» **GIVEN PASSAGE**:
####

Head of the Saarland Media Authority
- In office 2016 – 1 October 2019

Member of the Landtag of Saarland
- In office August 2012 – May 2016
- Preceded by: Peter Jacoby
- Succeeded by: Petra Fretter

Member of the Saarbrücken City Council
- In office 2009 – September 2019

Member of the Dudweiler District Council
- In office 1999–2004

Personal details
- Born: 31 March 1977 (age 49) Saarbrücken, Saarland, West Germany
- Party: CDU
- Spouse: Jana Conradt
- Children: 3
- Education: Saarland University

= Uwe Conradt =

German politician

Uwe Conradt (born 31 March 1977) is a German Christian Democratic politician who has been serving as Mayor of Saarbrücken since 2019.

== Politics ==
Uwe Conradt joined the Young Union in 1990 and became a member of the CDU in 1994. He was Member of the Dudweiler District Council from 1999 until 2004 and became Member of the Saarbrücken City Council in 2009. He succeeded Peter Jacoby as Member of the Landtag of Saarland in August 2012 until 2016, when he was appointed Director of the State Media Authority.

He succeeded Peter Strobel as Speaker of the CDU City Council Group in 2018 and ran for the office of Mayor in the local elections on 26 May 2019. He received 29.0 percent, finishing second to the incumbent Charlotte Britz, a Social Democrat, who received 36.8 percent. Both advanced to the runoff election which took place on 9 June, in which he surprisingly defeated Britz with 50.3 percent of the votes, ending a 43 years lasting streak of Social Democratic Mayors in Saarbrücken. He vacated his council seat in September 2019.

He assumed the office of Mayor on 1 October 2019 and is being backed by a so-called Jamaica coalition of CDU, the Green Party and the Free Democrats.

####

» **TASKS**:
(a) According to the Conradt biography, what share of the votes did Conradt win in the runoff election?
(b) From the Conradt biography, quote the passage that begins with the words "Uwe Conradt (born" and ends with "State Media Authority.".
The rows that follow have no connection to the Conradt biography.

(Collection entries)
####

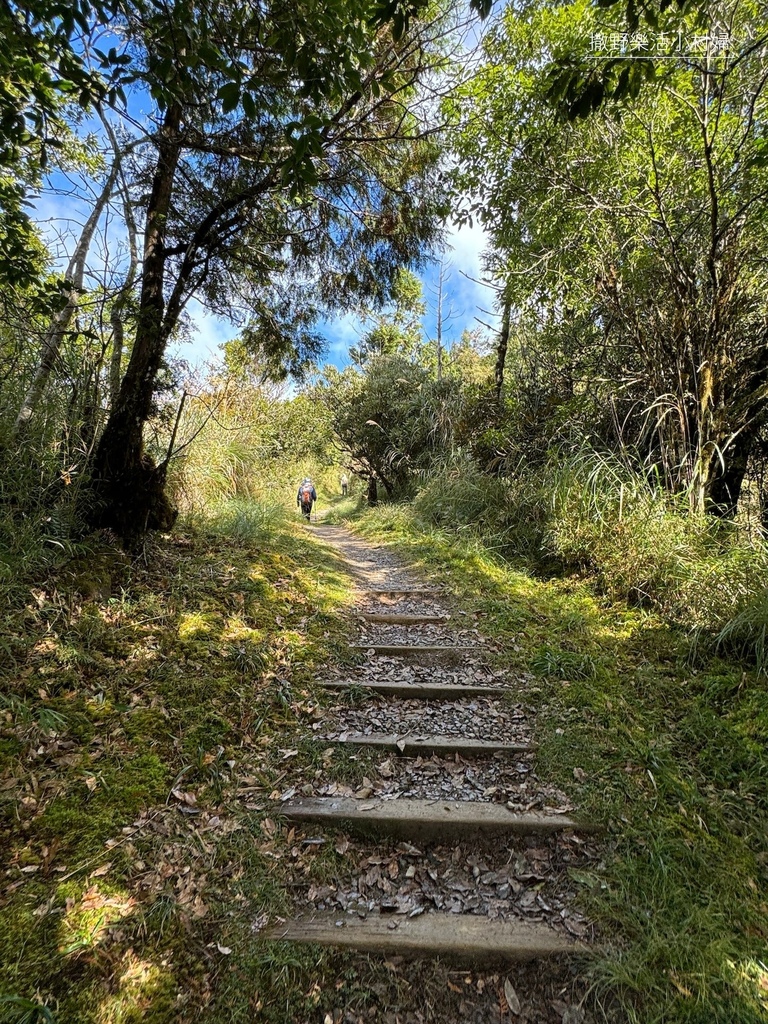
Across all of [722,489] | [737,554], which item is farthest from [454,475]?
A: [737,554]

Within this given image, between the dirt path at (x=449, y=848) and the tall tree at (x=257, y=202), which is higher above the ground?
the tall tree at (x=257, y=202)

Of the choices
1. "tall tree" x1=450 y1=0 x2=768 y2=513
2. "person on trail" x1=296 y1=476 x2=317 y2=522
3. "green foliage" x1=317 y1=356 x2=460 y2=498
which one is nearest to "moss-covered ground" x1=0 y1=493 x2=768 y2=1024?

####

» **SOLUTIONS TO EACH TASK**:
(a) 50.3 percent

(b)
Uwe Conradt (born 31 March 1977) is a German Christian Democratic politician who has been serving as Mayor of Saarbrücken since 2019.

== Politics ==
Uwe Conradt joined the Young Union in 1990 and became a member of the CDU in 1994. He was Member of the Dudweiler District Council from 1999 until 2004 and became Member of the Saarbrücken City Council in 2009. He succeeded Peter Jacoby as Member of the Landtag of Saarland in August 2012 until 2016, when he was appointed Director of the State Media Authority.